- [Text passage]:
The GOPs Cynical Plan to Use Race in the Presidential Election
The New York Times reports this morning on a proposal, under consideration by the financier of the Ending Spending super PAC, to go nuclear against President Obama in ways no mainstream Republican has:
The plan, which is awaiting approval, calls for running commercials linking Mr. Obama to incendiary comments by his former spiritual adviser, the Rev. Jeremiah A. Wright Jr., whose race-related sermons made him a highly charged figure in the 2008 campaign.
“The world is about to see Jeremiah Wright and understand his influence on Barack Obama for the first time in a big, attention-arresting way,” says the proposal, which was overseen by Fred Davis and commissioned by Joe Ricketts, the founder of the brokerage firm TD Ameritrade. Mr. Ricketts is increasingly putting his fortune to work in conservative politics.
The $10 million plan, one of several being studied by Mr. Ricketts, includes preparations for how to respond to the charges of race-baiting it envisions if it highlights Mr. Obama’s former ties to Mr. Wright, who espouses what is known as “black liberation theology.”

- [Data provided]:
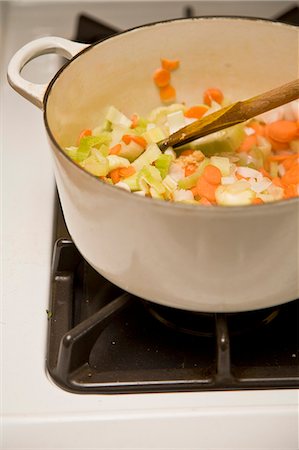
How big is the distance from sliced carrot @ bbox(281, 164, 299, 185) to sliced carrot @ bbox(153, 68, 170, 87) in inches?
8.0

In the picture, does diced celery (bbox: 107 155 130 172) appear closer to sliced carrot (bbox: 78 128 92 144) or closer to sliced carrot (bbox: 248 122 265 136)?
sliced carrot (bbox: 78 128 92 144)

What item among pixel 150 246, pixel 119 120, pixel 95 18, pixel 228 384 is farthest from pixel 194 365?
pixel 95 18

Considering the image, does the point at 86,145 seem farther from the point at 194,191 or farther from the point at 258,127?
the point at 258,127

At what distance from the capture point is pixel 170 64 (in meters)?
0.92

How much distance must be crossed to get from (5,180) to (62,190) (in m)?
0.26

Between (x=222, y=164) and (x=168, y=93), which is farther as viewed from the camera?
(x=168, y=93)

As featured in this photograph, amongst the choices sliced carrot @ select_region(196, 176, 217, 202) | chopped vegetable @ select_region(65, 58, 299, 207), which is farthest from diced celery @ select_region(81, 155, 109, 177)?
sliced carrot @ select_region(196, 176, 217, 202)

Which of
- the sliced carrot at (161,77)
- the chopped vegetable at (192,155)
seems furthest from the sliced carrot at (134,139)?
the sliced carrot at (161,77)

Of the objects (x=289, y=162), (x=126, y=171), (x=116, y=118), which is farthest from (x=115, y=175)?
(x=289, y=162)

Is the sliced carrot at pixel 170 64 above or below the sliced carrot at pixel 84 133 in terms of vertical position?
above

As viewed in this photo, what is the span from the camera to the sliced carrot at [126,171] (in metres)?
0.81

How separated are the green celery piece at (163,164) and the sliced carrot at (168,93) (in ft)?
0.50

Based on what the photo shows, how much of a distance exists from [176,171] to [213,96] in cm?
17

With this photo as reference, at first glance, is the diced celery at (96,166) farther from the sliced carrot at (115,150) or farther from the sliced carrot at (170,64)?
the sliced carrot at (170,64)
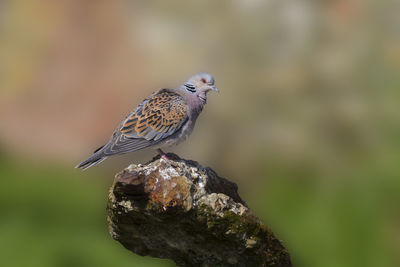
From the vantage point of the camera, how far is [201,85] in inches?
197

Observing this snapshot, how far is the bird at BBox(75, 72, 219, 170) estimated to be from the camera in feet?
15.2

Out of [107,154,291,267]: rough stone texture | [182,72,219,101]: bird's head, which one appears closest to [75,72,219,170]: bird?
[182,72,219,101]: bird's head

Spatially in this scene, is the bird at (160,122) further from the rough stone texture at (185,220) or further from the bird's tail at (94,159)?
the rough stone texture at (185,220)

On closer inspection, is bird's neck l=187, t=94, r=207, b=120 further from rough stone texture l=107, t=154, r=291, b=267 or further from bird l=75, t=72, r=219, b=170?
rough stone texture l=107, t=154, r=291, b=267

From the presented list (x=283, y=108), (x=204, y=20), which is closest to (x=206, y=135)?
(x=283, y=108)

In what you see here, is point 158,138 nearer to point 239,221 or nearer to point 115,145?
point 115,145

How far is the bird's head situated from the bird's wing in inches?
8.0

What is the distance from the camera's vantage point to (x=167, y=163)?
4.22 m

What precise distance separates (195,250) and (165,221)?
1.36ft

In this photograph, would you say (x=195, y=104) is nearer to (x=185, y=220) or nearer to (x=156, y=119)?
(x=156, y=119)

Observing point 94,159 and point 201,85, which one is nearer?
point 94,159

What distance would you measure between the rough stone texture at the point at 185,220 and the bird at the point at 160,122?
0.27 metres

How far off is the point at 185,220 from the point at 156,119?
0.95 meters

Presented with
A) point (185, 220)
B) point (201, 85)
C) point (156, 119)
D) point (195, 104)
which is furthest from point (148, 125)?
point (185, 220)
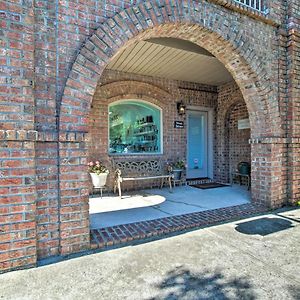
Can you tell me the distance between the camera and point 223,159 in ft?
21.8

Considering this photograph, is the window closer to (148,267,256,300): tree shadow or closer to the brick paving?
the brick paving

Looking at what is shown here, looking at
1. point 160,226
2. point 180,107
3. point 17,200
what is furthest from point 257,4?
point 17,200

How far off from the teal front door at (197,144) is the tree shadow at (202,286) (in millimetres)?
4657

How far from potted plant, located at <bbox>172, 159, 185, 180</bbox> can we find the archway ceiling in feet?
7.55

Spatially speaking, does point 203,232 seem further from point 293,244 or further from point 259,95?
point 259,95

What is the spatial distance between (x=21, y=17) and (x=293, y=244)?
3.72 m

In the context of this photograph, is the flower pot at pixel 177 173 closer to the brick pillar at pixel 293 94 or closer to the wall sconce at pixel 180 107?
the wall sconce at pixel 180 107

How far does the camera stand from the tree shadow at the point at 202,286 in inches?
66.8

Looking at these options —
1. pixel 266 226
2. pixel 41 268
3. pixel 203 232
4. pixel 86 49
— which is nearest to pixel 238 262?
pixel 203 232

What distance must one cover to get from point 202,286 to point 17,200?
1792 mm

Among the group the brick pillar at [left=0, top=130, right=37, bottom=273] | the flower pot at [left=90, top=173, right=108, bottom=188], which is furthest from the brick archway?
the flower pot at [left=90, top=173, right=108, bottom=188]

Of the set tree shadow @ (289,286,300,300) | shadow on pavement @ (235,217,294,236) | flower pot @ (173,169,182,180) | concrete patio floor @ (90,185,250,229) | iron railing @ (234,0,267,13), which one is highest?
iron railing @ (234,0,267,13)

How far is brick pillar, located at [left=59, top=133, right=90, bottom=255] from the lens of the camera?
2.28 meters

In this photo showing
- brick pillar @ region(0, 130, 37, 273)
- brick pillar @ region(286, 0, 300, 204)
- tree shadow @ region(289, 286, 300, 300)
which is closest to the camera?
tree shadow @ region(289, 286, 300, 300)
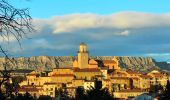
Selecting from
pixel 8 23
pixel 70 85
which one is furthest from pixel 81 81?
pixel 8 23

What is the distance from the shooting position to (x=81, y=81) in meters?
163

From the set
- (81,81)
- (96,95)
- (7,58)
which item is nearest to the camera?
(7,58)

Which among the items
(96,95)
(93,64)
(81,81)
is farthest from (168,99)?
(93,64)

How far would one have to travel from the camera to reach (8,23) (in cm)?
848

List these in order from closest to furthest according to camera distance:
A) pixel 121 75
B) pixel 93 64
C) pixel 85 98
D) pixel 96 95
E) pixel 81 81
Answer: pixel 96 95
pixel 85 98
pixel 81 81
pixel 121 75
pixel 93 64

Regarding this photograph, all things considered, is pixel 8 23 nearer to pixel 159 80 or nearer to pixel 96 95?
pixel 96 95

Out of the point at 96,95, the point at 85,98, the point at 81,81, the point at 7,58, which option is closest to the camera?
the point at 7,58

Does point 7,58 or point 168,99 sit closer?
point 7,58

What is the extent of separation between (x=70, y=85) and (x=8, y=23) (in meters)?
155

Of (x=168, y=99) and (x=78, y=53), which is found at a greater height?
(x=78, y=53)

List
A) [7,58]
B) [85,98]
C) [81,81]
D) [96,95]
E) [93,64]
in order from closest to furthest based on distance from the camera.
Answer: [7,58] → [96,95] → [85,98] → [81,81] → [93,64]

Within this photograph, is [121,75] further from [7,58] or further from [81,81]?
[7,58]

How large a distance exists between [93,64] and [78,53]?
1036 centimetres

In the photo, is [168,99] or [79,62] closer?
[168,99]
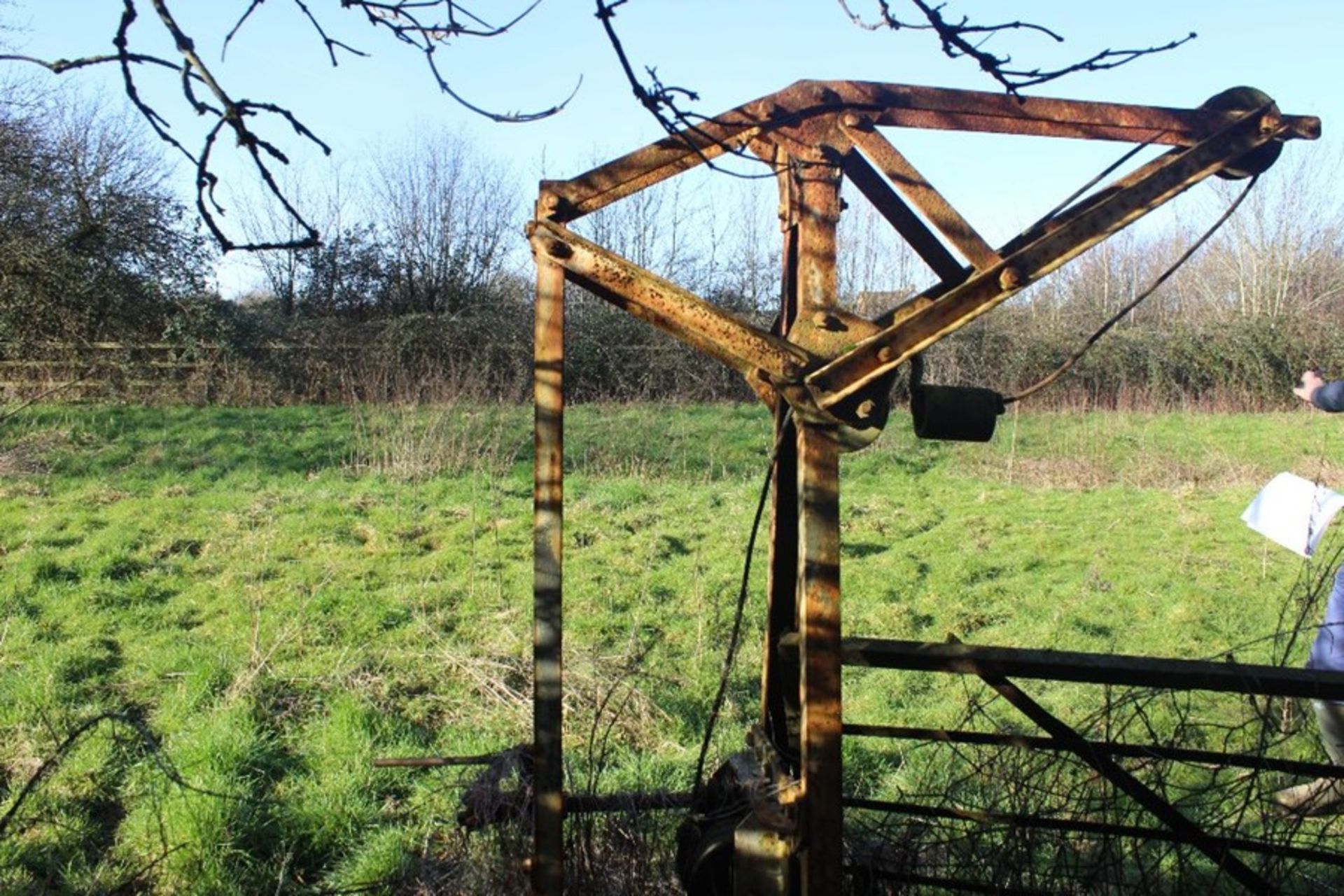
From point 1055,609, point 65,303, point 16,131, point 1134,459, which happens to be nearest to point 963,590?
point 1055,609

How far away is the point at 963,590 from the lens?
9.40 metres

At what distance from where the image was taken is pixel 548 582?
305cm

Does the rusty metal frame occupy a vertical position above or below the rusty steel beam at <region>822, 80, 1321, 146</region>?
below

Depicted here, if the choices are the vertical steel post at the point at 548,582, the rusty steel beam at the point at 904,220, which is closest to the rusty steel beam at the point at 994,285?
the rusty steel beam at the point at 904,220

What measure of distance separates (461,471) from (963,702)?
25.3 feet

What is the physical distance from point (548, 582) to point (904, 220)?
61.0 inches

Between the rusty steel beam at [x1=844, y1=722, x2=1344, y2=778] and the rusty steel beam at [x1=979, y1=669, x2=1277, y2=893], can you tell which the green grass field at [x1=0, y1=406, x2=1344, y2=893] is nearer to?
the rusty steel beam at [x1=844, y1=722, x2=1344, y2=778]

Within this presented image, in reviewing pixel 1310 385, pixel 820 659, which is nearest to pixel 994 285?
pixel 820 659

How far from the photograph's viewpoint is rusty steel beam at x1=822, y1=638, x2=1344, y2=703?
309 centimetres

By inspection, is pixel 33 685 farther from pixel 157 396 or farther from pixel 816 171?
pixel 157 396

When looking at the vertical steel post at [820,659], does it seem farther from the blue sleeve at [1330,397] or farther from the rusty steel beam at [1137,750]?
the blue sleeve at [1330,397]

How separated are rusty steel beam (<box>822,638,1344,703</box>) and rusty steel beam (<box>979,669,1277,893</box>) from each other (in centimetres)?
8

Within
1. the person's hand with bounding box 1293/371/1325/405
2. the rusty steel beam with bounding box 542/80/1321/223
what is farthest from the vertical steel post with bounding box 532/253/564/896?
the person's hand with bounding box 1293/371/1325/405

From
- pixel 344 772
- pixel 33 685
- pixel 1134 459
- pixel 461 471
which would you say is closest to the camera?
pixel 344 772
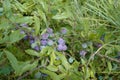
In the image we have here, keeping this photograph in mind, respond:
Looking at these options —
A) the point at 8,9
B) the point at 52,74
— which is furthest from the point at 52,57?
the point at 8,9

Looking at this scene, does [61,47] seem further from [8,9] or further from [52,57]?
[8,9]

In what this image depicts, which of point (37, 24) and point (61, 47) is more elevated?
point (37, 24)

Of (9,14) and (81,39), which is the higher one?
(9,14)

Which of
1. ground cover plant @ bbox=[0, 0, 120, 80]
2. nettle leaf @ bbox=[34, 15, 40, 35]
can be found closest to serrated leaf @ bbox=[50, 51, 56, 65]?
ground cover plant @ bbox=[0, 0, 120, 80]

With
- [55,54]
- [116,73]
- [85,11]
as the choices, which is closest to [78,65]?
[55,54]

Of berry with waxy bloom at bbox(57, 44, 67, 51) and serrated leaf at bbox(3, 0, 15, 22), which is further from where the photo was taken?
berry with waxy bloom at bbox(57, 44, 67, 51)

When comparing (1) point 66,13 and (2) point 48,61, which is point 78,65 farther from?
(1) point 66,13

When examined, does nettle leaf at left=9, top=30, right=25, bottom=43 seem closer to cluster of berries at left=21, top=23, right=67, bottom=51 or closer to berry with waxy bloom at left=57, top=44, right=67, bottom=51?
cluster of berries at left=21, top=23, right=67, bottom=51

- [What is needed]: From the Ending Spending ad proposal article above, reproduce the stretch from "The GOPs Cynical" through "in conservative politics." word for word.

- [Solution below]:
The GOPs Cynical Plan to Use Race in the Presidential Election
The New York Times reports this morning on a proposal, under consideration by the financier of the Ending Spending super PAC, to go nuclear against President Obama in ways no mainstream Republican has:
The plan, which is awaiting approval, calls for running commercials linking Mr. Obama to incendiary comments by his former spiritual adviser, the Rev. Jeremiah A. Wright Jr., whose race-related sermons made him a highly charged figure in the 2008 campaign.
“The world is about to see Jeremiah Wright and understand his influence on Barack Obama for the first time in a big, attention-arresting way,” says the proposal, which was overseen by Fred Davis and commissioned by Joe Ricketts, the founder of the brokerage firm TD Ameritrade. Mr. Ricketts is increasingly putting his fortune to work in conservative politics.